El relato de Mónica en el juicio fue tan minucioso que, a diferencia de otros testigos, no hubo interrogatorio por parte de la querella ni de la defensa. La fiscal sólo le pidió que repitiera la dirección de la víctima Alicia Cosaka, aun desaparecida. Cuando la presidenta del tribunal le dijo que podía retirarse, Mónica se despidió con tres “buenos días”. Uno para los jueces, otro para los fiscales y querellantes, y el último para los defensores. A los represores ni los miró. Tampoco quiso voltear hacia la decena de personas que conformaron el escaso público de esa jornada. No quería descubrir ninguna cara conocida. La cámara oficial que había filmado su testimonio, como el de todos los testigos, se apagó en cuanto salió de la sala.
La tensión de su cuerpo se evaporaba, aunque ahora enfrentaba una ebullición emocional. Se sentía diferente. Contar su historia en voz alta, ante tanta gente, le había provocado un consuelo que no esperaba. Estaba aliviada porque, pese a que no paró de hablar casi durante una hora, nadie la interrumpió, la dejaron decir todo lo que quiso, como quiso, sin distraerla. Empleados del tribunal la llevaron otra vez al despacho en el que suelen esperan los testigos. Mientras se tomaba un té, dio las gracias a los funcionarios judiciales. Cuando salió de los tribunales de Comodoro Py, eran las once y media de la mañana.
Ahora sólo resta esperar a que el juicio terminara para regresar a escuchar las sentencias, a fines de 2014. Mientras llega el día, Mónica cuida la salud que ha recuperado por completo, casi como un milagro, después de que le extirparan el tumor en la cabeza. Y disfruta su vida, como ha hecho siempre.

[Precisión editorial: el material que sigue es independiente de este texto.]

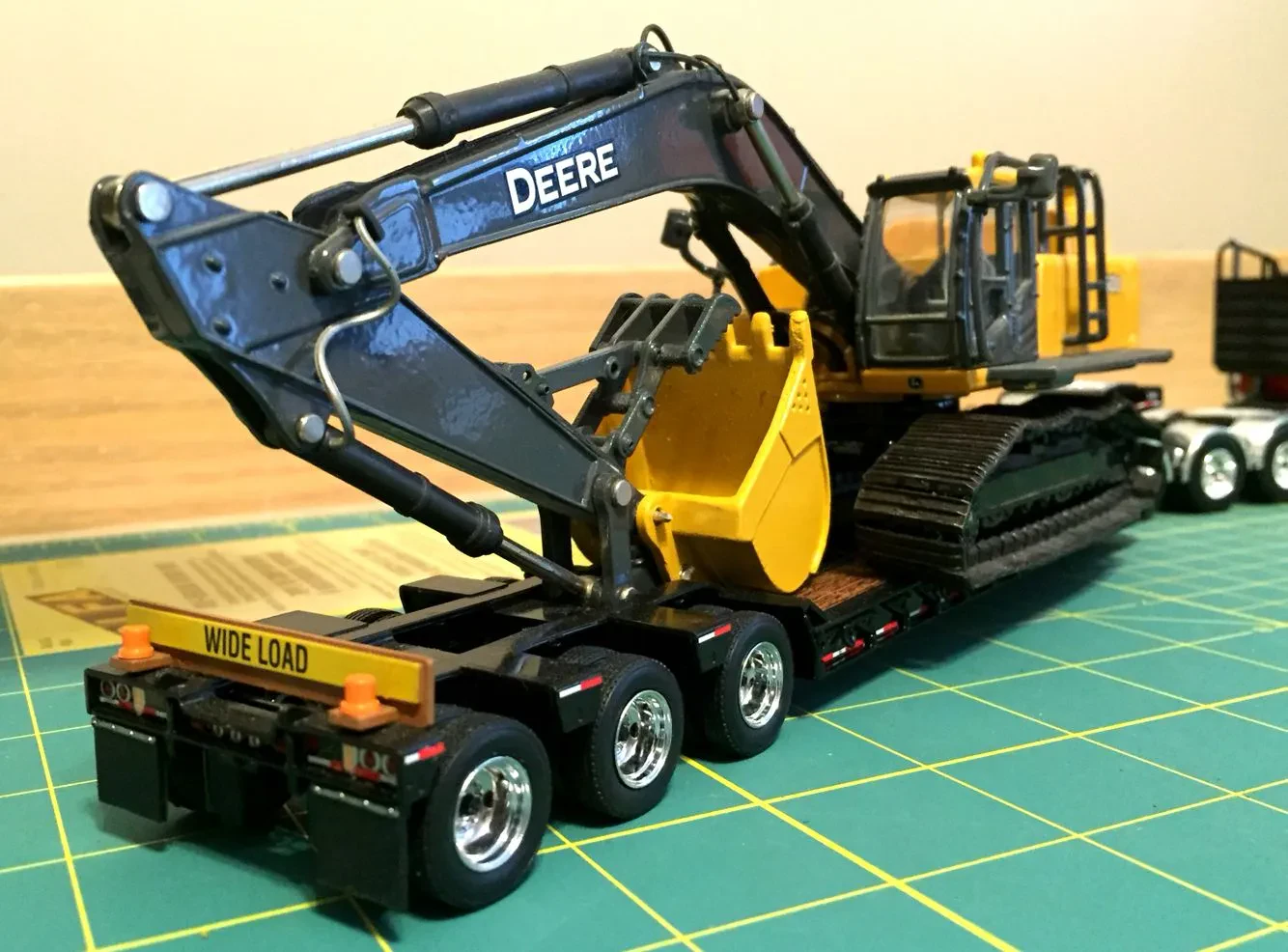 img/3428_construction-financial-models-lets-break-em-down-shall-we.webp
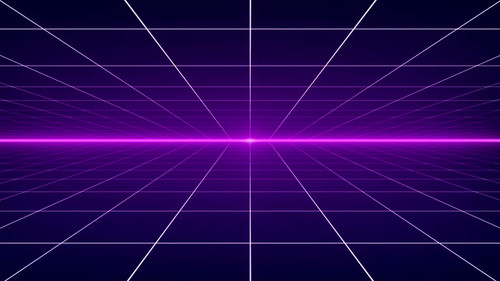 1980-1989, Retro Style, Backgrounds, Computer Graphic, Leisure Games.jpg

Aquella tarde, Mónica fue a la reunión semanal de Barrios por Memoria y Justicia, la organización que fundó hace casi siete años junto con otros compañeros y que desde entonces interviene las calles de Buenos Aires con cientos de baldosas en recuerdo de los desaparecidos. La de su amiga Alicia la pusieron el día de su cumpleaños, el 23 de abril de 2007, en la vereda de la casa donde la secuestraron. El día de su declaración estaba agotada, se quedó poco. Caminó a casa, tomó un té con leche y se acostó. Esa noche, por fin, pudo dormir en paz.